-- Opening Marker --
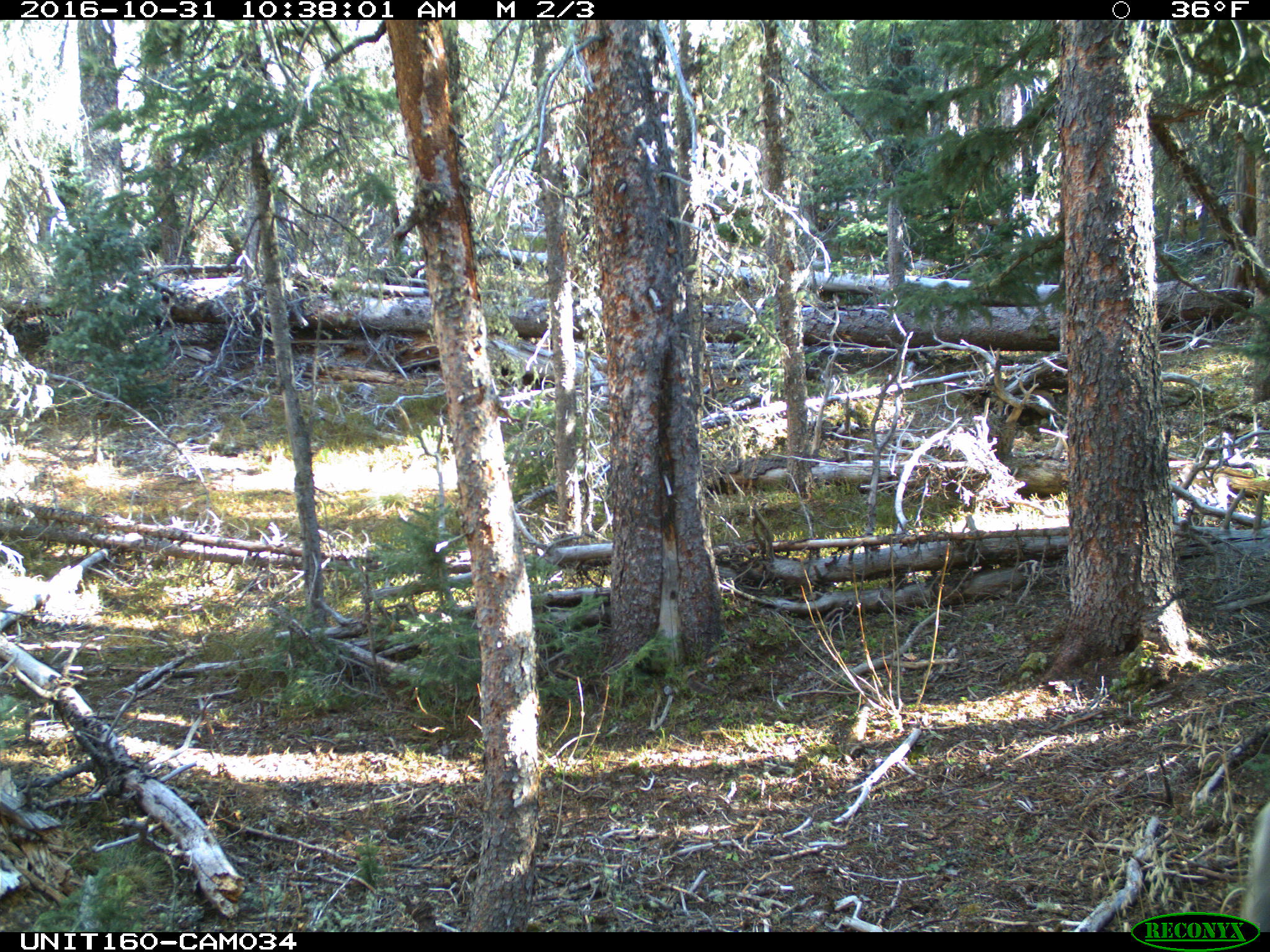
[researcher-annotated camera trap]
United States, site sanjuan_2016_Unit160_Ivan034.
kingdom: Animalia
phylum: Chordata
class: Mammalia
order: Artiodactyla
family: Cervidae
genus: Alces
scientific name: Alces alces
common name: moose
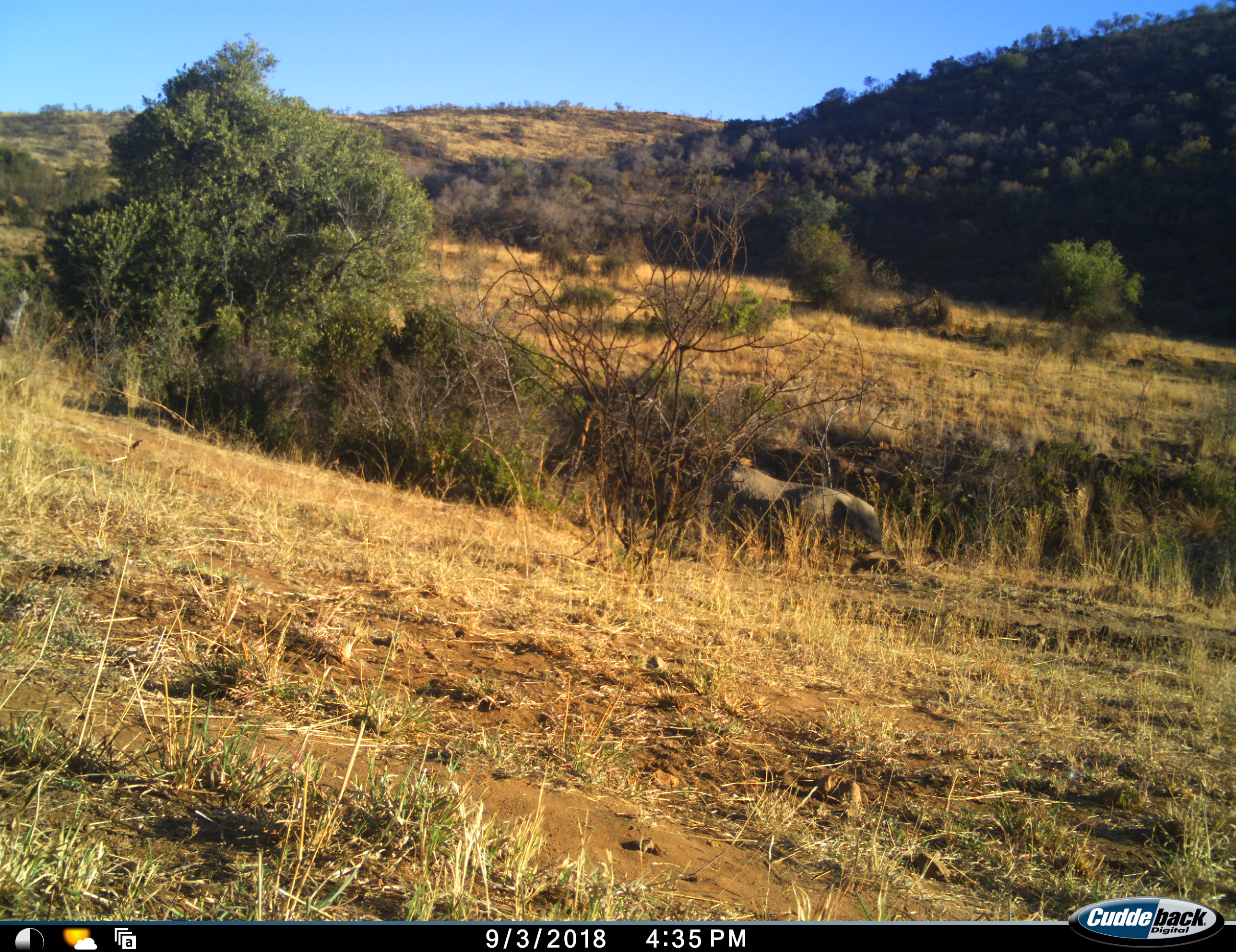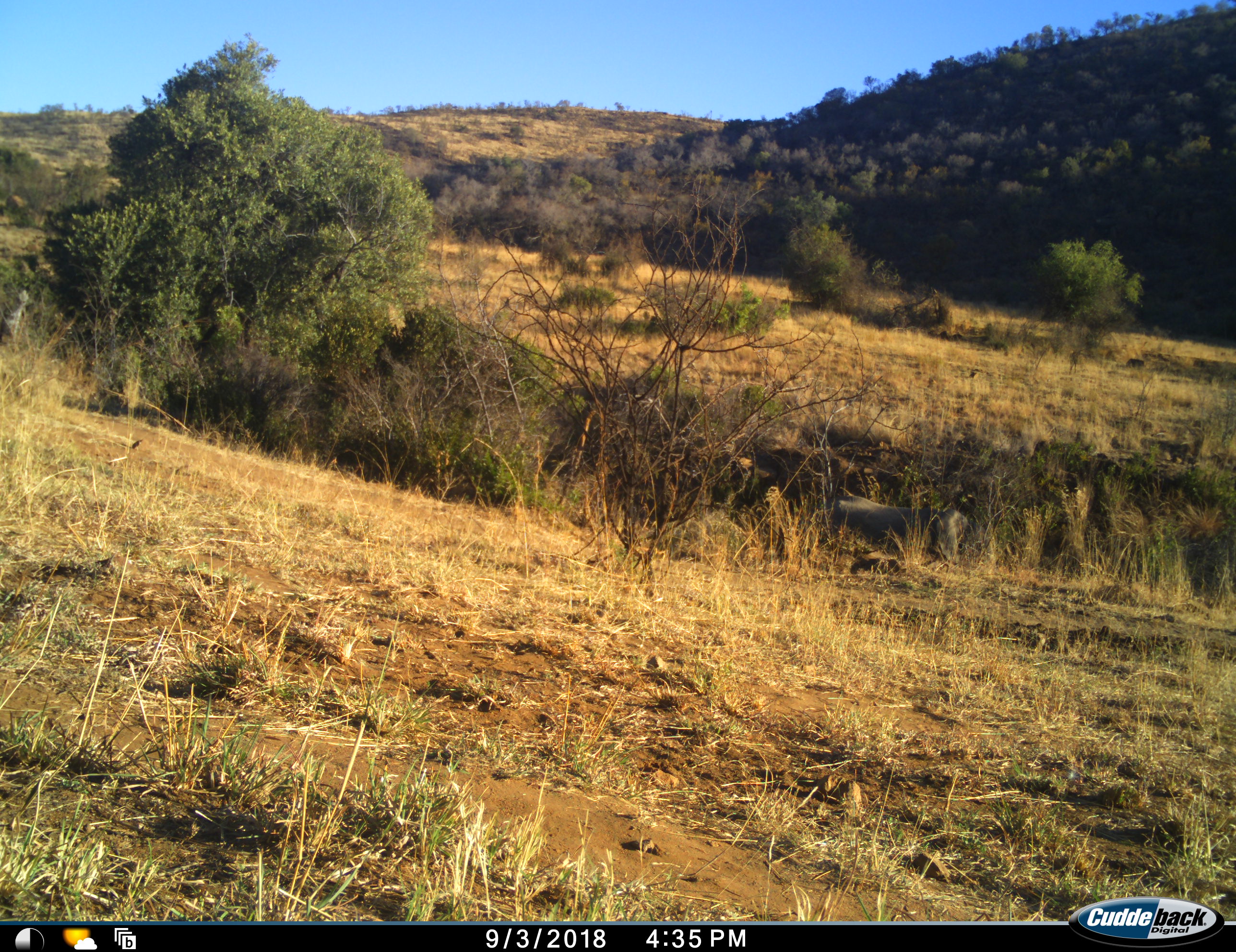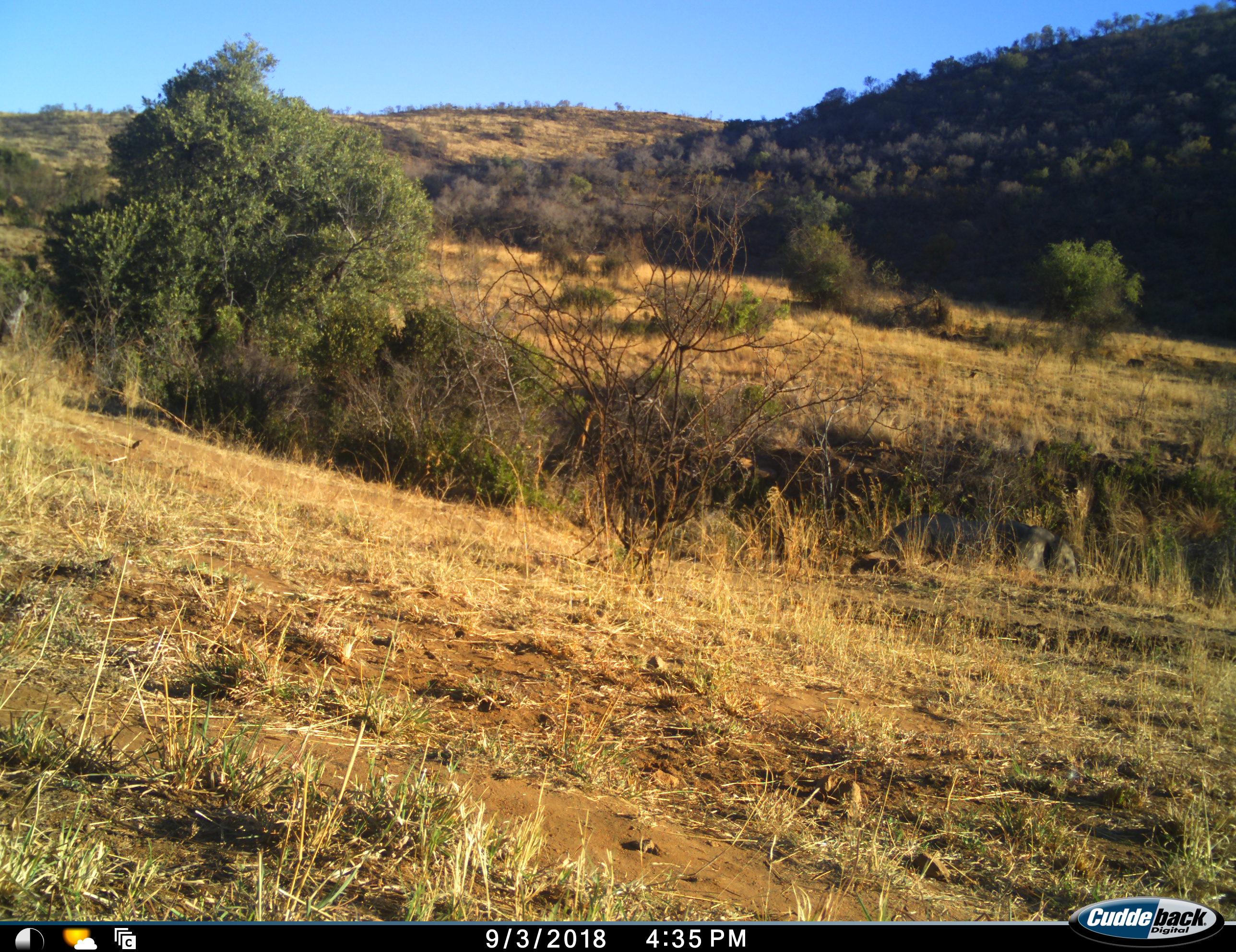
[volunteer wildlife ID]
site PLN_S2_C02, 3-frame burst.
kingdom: Animalia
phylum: Chordata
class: Mammalia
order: Proboscidea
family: Elephantidae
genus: Loxodonta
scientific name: Loxodonta africana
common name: african bush elephant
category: elephant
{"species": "elephant (african bush elephant) (Loxodonta africana)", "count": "1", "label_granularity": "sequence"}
-- Closing Marker --
## EXERCISE
Images stay out; the entries above are to be printed exactly.

## EXERCISE RESPONSE
[researcher-annotated camera trap]
United States, site sanjuan_2016_Unit160_Ivan034.
kingdom: Animalia
phylum: Chordata
class: Mammalia
order: Artiodactyla
family: Cervidae
genus: Alces
scientific name: Alces alces
common name: moose
[volunteer wildlife ID]
site PLN_S2_C02, 3-frame burst.
kingdom: Animalia
phylum: Chordata
class: Mammalia
order: Proboscidea
family: Elephantidae
genus: Loxodonta
scientific name: Loxodonta africana
common name: african bush elephant
category: elephant
{"species": "elephant (african bush elephant) (Loxodonta africana)", "count": "1", "label_granularity": "sequence"}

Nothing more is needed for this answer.